|  | 
| Graphical Representation Series | 
In a diagram adapted from an older article [1], Brent Dykes, the author of "Effective Data Storytelling" [2], makes a parallel between Data Analytics and marathon running, considering that an organization must pass through the depicted milestones, the percentages representing how many organizations reach the respective milestones:
| Data Analytics Marathon [1] | 
  It makes sense, isn't it? On the other side
  the devil lies in details and frankly the diagram raises several
  questions when is compared with practices and processes existing in
  organizations. This doesn't mean that the diagram is wrong, just that it
  doesn't seem to reflect entirely the reality. 
  The percentages represent author's perception of how many organizations reach
  the respective milestones, probably in an repeatable manner (as there are
  several projects).

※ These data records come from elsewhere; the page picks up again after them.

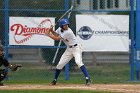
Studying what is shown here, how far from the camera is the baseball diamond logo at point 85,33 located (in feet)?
53.2

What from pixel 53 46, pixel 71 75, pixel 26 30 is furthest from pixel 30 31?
pixel 71 75

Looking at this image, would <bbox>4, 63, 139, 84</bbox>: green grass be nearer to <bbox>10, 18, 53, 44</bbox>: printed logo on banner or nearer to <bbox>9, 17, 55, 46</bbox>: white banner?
<bbox>9, 17, 55, 46</bbox>: white banner

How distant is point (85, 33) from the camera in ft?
53.2

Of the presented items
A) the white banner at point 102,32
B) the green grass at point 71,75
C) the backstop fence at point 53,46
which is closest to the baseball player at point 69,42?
the green grass at point 71,75

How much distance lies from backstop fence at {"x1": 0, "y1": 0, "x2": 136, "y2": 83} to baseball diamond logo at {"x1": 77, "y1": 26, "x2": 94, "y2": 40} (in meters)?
0.29

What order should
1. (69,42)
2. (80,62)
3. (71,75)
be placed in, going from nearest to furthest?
1. (80,62)
2. (69,42)
3. (71,75)

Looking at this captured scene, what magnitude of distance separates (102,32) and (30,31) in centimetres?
232

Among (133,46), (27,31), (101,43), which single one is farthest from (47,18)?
(133,46)

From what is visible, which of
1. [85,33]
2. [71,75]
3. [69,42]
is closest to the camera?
[69,42]

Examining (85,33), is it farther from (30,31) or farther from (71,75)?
(30,31)

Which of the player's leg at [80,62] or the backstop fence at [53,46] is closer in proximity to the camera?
the player's leg at [80,62]

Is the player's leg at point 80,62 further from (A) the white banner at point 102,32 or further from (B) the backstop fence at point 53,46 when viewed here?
(A) the white banner at point 102,32

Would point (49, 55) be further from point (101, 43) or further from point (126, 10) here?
point (126, 10)

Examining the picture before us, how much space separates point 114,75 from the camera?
56.1 ft
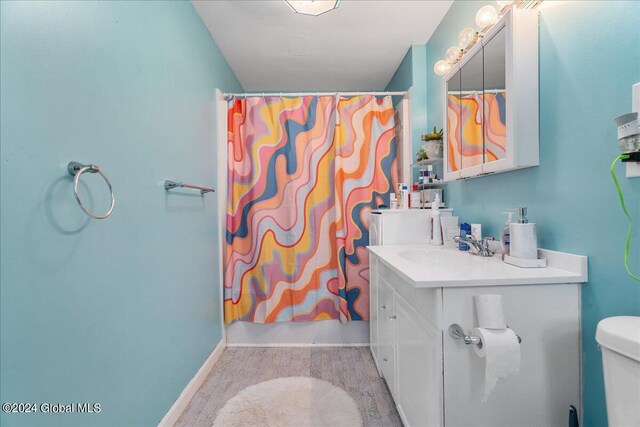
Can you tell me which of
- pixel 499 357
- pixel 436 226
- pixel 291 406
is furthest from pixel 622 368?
pixel 291 406

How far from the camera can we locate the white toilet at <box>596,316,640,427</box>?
633 millimetres

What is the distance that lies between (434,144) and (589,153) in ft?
3.40

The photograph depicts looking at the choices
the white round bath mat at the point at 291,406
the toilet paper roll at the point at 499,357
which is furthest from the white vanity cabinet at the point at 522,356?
the white round bath mat at the point at 291,406

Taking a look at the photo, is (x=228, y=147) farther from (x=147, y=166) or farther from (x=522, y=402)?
(x=522, y=402)

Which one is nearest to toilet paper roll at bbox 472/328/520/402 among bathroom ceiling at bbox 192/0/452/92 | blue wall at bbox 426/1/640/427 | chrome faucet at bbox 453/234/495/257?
blue wall at bbox 426/1/640/427

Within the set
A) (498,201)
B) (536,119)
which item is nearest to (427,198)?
(498,201)

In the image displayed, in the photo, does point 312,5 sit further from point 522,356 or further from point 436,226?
point 522,356

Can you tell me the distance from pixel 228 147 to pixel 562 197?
212cm

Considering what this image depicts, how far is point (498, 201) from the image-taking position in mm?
1417

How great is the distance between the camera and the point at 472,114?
1521 millimetres

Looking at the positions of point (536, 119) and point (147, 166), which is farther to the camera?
point (147, 166)

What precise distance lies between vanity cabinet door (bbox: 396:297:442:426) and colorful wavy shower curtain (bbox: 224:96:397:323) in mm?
986

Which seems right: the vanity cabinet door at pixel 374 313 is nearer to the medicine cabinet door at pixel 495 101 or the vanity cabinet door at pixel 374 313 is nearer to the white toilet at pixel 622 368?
the medicine cabinet door at pixel 495 101

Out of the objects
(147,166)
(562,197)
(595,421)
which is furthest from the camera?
(147,166)
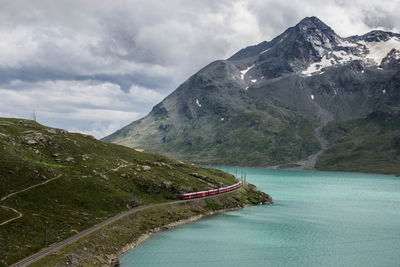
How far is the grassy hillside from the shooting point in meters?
85.2

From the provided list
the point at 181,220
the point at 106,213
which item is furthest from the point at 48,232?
the point at 181,220

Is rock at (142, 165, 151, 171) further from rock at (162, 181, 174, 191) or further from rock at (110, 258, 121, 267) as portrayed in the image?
rock at (110, 258, 121, 267)

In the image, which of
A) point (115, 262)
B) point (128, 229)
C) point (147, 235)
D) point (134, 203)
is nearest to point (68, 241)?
point (115, 262)

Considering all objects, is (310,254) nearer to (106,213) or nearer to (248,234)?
(248,234)

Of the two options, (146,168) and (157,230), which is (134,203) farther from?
(146,168)

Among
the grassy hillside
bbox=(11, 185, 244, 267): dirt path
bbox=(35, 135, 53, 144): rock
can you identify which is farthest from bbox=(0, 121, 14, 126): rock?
bbox=(11, 185, 244, 267): dirt path

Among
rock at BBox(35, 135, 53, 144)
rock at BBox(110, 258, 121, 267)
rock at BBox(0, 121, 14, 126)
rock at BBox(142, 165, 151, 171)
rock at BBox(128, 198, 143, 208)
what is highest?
rock at BBox(0, 121, 14, 126)

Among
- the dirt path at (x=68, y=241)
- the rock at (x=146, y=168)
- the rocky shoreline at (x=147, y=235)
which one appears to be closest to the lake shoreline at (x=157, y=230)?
the rocky shoreline at (x=147, y=235)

Thus, only 10% have a data strategy, 100% collect data, 80%
  of them prepare the data, while at the opposite side only 15% communicate
  insight, respectively 5% act on information.
  Considering only the milestones the diagram looks like a funnel and a
  capability maturity model (CMM). Typically, the CMMs are more complex than
  this, evolving with technologies' capabilities. All the mentioned milestones
  have a set of capabilities that increase in complexity and that usually help
  differentiated organization's maturity. Therefore, the model seems too simple
  for an actual categorization.  
  Typically, data collection
  has a specific scope resuming to surveys, interviews and/or research. However,
  the definition can be extended to the storage of data within organizations.
  Thus, data collection as the gathering of raw data is mainly done as part of
  their value supporting processes, and given the degree of digitization of
  data, one can suppose that most organizations gather data for the different
  purposes, even if only a small part are maybe digitized.
  Even if many organizations build data warehouses, marts, lakehouses, mashes or
  whatever architecture might be en-vogue these days, an important percentage of
  the reporting needs are covered by standard reports or reporting tools that
  access directly the source systems without data preparation or even data
  visualization. The first important question is what is understood by data
  analytics? Is it only the use of machine learning and statistical analysis?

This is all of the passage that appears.